Home, home on the range…?
None of the species of cowbirds follow large animals except on a very local scale. Laying eggs in the nests of other birds would be very difficult under the bison scenario, as one of the things a female cowbird has to do is to find the nests of other species, and that is a lengthy and presumably somewhat difficult process, taking a lot of time on the part of the female. It also has to be done only on nests with clutches that aren’t complete and so aren’t yet guarded by the female that laid the eggs. A cowbird on the move couldn’t possibly time her daily maturation of a single egg with the good luck of finding a nest while she was traveling. “Oh boy, there’s a perfect nest over there. Oops, gotta move – my buffalo is leaving.”
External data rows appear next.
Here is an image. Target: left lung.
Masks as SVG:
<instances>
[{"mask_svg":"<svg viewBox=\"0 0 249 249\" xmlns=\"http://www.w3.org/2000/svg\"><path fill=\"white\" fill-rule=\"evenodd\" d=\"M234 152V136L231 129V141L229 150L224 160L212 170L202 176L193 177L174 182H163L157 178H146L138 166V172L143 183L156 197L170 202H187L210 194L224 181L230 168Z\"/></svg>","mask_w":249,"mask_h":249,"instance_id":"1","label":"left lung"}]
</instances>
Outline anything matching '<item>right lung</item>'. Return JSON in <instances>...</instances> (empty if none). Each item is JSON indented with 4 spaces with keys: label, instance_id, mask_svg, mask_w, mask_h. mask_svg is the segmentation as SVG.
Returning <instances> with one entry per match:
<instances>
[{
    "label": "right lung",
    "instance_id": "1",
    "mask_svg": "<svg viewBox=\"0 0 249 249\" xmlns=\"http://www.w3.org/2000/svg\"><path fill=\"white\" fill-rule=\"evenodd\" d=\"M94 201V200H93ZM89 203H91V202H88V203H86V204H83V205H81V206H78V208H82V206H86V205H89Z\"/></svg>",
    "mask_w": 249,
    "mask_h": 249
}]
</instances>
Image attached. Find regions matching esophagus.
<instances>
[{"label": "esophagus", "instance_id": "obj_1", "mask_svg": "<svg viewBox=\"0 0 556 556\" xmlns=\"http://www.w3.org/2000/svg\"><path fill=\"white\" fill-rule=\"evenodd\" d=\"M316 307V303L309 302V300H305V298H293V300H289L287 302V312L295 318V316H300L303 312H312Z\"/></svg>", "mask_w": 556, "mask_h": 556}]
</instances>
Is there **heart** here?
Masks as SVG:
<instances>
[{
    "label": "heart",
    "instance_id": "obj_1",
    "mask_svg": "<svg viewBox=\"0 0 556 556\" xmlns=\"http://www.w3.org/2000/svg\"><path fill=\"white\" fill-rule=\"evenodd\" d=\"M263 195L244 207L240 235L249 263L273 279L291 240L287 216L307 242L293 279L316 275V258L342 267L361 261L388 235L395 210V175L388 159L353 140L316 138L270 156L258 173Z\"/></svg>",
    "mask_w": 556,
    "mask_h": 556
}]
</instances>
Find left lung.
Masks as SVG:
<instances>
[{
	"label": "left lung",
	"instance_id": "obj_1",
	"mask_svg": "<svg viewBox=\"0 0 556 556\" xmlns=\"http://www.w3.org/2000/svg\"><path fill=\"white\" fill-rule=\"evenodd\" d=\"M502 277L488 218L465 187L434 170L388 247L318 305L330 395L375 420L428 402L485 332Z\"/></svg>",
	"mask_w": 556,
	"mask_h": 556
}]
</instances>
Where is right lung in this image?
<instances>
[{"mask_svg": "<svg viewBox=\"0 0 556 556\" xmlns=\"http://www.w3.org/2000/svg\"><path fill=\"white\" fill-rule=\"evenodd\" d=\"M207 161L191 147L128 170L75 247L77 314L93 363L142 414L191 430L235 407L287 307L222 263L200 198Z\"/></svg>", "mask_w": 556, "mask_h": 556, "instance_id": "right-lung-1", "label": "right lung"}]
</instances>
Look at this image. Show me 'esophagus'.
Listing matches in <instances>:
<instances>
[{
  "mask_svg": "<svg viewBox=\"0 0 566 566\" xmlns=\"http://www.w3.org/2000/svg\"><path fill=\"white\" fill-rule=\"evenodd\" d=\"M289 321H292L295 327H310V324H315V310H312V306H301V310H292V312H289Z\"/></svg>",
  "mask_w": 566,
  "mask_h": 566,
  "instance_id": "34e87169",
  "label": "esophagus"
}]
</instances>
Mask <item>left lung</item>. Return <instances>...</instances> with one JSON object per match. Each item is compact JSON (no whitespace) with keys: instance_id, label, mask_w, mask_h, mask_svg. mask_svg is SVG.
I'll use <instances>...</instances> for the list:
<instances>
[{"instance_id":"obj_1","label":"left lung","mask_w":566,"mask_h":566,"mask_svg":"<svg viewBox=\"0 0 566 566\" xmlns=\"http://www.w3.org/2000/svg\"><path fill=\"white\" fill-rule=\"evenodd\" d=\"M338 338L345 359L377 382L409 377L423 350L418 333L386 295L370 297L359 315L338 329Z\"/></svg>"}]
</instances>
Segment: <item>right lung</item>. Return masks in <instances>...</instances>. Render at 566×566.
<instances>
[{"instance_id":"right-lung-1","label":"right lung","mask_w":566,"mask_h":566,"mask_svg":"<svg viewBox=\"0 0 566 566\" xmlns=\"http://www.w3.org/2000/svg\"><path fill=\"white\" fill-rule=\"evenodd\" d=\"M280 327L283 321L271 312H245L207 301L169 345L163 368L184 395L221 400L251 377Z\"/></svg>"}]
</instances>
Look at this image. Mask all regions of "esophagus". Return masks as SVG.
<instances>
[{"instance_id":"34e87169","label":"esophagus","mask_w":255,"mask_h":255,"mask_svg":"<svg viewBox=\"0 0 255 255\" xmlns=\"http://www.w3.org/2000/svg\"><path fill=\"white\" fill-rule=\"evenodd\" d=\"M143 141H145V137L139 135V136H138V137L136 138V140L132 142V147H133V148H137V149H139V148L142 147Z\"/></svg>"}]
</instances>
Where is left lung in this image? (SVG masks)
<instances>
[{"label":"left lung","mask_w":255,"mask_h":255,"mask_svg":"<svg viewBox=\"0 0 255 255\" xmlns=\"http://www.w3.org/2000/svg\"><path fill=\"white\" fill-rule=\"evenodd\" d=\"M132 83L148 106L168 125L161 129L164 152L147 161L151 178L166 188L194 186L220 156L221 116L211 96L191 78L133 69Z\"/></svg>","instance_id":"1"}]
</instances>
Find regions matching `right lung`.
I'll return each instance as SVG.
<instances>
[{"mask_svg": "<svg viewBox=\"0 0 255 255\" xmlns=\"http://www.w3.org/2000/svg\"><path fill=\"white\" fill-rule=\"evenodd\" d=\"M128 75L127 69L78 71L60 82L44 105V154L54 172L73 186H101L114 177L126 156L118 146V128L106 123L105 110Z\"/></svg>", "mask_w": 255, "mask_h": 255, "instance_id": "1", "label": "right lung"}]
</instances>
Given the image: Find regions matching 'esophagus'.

If you look at what we know about them, the female cowbirds are much more sedentary than the bison scenario would expect. They stay in a relatively limited home range and are excellent nest finders only because they know what’s going on in that home range. They have to follow females around and find where they are nesting, then they have to check those nests, presumably daily, to see if an egg has been laid yet. I call cowbirds “superb birders” because of that skill. Male cowbirds are also quite territorial, nothing about them indicating they defend territories or females on the run.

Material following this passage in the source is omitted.